Ever wondered what the biggest structure in the universe is? According to a new study, the title goes to the BOSS Great Wall, a ginormous group of superclusters measuring approximately 1 billion light-years across. Discovered by scientists at the Canary Islands Institute of Astrophysics, this massive celestial object is present around 4.5 to 6.5 billion light-years from our planet.
Dubbed as the Baryon Oscillation Spectroscopic Survey, the Great Wall is composed of nearly 830 individual galaxies, possessing a mass 10,000 times higher than that of the Milky Way. It is a well-known fact that gravitational force binds multiple galaxies together into enormous clusters. These clusters often come together to form superclusters, which in turn get connected into virtually never-ending lines of galaxies known as walls or filaments.
Up until now, researchers have been able to locate only a few of these megastructures, including the Sloan Great Wall and Laniakea, a massive supercluster system of which Milky Way is a part. None, however, comes close to the BOSS Great Wall, in terms of sheer size and scale. Containing over 830 separate galaxies held together by means of gravity, the newly-discovered object boasts a mass up to 10,000 heavier than our own galaxy.

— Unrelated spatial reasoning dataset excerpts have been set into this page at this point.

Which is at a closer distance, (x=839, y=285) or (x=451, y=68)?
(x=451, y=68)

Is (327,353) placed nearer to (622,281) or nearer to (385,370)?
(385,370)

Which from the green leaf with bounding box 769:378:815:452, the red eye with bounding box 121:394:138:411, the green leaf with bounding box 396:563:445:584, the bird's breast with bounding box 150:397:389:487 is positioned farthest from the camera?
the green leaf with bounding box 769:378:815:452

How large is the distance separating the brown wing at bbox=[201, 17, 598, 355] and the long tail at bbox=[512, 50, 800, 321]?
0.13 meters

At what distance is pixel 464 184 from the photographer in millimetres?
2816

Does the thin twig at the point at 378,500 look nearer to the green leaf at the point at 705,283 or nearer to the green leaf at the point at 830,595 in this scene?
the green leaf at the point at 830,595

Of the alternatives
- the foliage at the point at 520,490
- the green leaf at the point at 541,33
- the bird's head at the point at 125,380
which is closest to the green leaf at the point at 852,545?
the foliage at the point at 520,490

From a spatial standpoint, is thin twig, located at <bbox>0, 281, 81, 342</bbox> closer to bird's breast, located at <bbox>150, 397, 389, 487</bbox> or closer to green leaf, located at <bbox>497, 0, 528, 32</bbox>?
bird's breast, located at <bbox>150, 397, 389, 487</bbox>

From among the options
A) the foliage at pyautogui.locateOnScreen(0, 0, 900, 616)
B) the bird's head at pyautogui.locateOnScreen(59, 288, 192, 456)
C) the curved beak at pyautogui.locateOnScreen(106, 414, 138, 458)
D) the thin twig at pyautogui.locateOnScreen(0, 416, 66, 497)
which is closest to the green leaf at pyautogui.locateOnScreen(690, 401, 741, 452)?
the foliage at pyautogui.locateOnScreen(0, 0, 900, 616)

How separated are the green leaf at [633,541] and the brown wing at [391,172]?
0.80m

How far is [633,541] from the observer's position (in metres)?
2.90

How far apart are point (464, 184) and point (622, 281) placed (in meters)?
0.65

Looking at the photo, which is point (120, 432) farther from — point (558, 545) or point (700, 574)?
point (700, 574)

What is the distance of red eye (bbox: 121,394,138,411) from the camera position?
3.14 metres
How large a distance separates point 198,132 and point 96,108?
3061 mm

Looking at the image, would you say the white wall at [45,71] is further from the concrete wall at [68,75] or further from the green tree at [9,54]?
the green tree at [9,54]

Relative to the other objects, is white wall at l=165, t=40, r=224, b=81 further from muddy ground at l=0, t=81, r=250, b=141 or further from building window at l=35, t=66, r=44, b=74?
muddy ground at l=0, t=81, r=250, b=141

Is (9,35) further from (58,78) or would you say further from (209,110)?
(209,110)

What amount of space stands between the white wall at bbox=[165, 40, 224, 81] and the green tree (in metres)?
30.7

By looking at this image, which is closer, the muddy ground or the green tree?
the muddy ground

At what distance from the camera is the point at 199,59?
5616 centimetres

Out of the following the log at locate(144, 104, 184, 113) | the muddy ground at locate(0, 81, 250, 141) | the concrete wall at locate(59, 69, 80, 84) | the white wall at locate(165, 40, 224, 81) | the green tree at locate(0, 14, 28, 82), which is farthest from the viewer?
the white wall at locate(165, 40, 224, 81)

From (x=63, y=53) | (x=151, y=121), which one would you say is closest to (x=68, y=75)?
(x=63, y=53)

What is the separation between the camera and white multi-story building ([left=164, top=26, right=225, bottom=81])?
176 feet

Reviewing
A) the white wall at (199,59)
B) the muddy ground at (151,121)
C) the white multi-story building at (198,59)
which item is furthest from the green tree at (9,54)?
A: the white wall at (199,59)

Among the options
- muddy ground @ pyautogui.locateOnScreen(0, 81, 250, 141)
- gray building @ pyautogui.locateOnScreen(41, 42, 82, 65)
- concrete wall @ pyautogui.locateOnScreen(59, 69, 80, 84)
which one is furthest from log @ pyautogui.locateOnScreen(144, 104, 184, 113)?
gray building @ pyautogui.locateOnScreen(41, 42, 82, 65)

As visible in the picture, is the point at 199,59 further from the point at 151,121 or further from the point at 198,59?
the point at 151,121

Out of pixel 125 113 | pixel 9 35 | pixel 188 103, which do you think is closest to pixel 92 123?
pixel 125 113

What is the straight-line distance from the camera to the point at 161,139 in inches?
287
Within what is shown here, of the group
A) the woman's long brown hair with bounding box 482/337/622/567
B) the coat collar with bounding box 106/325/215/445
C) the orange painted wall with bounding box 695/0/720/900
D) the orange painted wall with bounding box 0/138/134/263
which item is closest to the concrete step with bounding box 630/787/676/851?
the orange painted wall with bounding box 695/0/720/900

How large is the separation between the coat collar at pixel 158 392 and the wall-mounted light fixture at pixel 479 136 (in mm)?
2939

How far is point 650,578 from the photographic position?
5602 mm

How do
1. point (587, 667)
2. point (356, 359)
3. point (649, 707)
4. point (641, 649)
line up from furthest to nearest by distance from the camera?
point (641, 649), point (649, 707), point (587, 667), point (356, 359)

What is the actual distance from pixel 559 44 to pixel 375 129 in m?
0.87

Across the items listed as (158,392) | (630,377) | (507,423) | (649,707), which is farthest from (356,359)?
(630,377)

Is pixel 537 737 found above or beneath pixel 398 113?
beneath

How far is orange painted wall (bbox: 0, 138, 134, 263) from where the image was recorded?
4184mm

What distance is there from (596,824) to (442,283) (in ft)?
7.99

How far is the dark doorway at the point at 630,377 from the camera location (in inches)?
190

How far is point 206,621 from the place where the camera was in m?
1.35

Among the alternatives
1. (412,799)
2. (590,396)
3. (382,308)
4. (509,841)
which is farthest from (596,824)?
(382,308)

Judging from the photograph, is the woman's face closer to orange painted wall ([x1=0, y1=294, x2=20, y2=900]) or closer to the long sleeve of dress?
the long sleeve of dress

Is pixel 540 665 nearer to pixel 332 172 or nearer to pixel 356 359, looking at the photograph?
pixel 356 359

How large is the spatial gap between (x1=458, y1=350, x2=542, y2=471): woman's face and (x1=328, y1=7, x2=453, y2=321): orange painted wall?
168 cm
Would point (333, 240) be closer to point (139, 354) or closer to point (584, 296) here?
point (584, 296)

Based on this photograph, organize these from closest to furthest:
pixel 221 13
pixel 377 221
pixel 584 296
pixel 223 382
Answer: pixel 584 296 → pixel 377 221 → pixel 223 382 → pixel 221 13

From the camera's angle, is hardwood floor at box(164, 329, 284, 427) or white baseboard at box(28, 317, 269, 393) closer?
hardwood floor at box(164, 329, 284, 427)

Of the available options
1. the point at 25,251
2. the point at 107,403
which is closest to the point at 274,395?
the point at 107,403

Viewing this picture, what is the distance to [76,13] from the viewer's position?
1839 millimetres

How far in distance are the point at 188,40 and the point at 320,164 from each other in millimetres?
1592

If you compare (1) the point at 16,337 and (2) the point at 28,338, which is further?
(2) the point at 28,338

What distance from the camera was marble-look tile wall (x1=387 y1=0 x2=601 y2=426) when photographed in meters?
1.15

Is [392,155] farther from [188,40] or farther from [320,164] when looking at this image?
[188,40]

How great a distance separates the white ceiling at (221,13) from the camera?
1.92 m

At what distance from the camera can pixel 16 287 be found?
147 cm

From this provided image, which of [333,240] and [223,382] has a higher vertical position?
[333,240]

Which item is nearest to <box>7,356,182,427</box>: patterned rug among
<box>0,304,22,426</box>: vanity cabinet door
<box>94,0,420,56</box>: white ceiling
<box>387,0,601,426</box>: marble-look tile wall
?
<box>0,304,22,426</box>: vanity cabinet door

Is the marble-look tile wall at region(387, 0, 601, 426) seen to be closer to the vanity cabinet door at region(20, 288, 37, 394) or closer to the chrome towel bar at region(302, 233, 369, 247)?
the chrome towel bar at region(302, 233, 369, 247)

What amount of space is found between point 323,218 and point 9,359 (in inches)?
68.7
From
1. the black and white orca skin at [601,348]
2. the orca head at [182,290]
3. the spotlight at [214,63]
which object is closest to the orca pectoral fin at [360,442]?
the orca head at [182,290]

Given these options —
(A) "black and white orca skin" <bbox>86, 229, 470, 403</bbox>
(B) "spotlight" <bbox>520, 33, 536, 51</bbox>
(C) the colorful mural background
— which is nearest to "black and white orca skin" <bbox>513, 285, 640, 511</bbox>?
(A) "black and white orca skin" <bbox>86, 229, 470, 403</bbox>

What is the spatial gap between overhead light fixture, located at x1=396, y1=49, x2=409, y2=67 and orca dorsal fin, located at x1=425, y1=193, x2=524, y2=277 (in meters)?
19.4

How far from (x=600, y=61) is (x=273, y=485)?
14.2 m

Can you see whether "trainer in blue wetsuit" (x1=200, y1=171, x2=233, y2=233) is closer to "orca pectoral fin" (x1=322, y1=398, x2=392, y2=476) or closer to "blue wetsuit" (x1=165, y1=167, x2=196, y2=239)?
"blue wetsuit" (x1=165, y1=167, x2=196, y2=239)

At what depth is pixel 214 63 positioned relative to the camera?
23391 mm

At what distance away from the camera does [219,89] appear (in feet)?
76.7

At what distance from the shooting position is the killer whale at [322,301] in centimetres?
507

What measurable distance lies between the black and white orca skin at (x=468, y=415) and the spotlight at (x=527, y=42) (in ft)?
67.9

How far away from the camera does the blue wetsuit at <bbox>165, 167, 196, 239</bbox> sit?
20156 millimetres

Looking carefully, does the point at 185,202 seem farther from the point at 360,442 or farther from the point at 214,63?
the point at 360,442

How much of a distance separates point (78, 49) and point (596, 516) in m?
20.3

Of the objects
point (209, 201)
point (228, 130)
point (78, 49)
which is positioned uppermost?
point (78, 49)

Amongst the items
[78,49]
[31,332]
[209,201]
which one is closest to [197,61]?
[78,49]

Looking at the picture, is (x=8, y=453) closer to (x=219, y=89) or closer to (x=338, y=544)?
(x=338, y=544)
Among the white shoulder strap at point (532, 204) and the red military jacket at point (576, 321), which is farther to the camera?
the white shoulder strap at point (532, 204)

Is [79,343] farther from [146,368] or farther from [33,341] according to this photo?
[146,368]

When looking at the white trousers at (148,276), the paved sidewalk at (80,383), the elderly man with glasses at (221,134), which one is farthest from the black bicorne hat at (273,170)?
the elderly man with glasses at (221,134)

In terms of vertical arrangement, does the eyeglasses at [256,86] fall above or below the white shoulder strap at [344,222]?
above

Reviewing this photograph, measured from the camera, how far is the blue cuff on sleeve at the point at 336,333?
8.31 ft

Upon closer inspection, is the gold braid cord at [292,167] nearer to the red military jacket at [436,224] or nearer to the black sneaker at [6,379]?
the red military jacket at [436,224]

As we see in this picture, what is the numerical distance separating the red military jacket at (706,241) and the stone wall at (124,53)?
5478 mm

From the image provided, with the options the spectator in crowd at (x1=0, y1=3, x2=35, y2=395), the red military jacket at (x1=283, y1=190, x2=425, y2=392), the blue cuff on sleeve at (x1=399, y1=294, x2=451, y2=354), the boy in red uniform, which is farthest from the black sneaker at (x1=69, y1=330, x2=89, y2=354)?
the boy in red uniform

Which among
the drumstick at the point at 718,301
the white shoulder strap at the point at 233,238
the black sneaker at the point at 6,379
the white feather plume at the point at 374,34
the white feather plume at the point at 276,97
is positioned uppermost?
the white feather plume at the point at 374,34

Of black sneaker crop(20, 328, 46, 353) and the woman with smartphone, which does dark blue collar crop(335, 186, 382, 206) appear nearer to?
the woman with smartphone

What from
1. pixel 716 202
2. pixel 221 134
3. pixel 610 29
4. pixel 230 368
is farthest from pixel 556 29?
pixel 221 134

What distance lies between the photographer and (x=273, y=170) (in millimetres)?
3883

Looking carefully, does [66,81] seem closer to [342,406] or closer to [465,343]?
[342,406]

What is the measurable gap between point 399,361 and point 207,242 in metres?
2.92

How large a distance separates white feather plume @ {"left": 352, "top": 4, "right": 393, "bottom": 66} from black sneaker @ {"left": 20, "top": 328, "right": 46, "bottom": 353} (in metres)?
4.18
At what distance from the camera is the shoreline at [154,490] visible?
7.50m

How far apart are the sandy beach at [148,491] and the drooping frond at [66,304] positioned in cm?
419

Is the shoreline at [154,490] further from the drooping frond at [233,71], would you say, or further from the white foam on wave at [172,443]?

For the sake of comparison, Earth orbits a single star. The Sun is only one of a total of 200 billion stars that make up the Milky Way. The BOSS Great Wall comprises of a string of such galaxies, connected by means of gases. As the scientists point out, there are likely many more galaxies that are present much farther from our planet, thus being too faint to be observed by standard survey telescopes. Speaking about the find, recently published in the Astronomy & Astrophysics journal, Heidi Lietzen, the leader of the research team, said:
It was so much bigger than anything else in this volume.
While some researchers believe galaxy filaments are the largest objects in the entire universe, there are others who are uncertain as to whether a supercluster complex is actually a single, connected structure. This is because some experts are of the opinion that galaxy walls have gaps and dips that seem to be linked by clouds of dust or gas. Allison Coil, a scientist at the University of California in San Diego, said:
I don’t entirely understand why they are connecting all of these features together to call them a single structure. There are clearly kinks and bends in this structure that don’t exist, for example, in the Sloan Great Wall.
According to the team at the Canary Islands Institute of Astrophysics, the BOSS Great Wall contains five times the number of galaxies as an average supercluster complex. However, it is nearly impossible to find out if the individual galaxies move together as a system.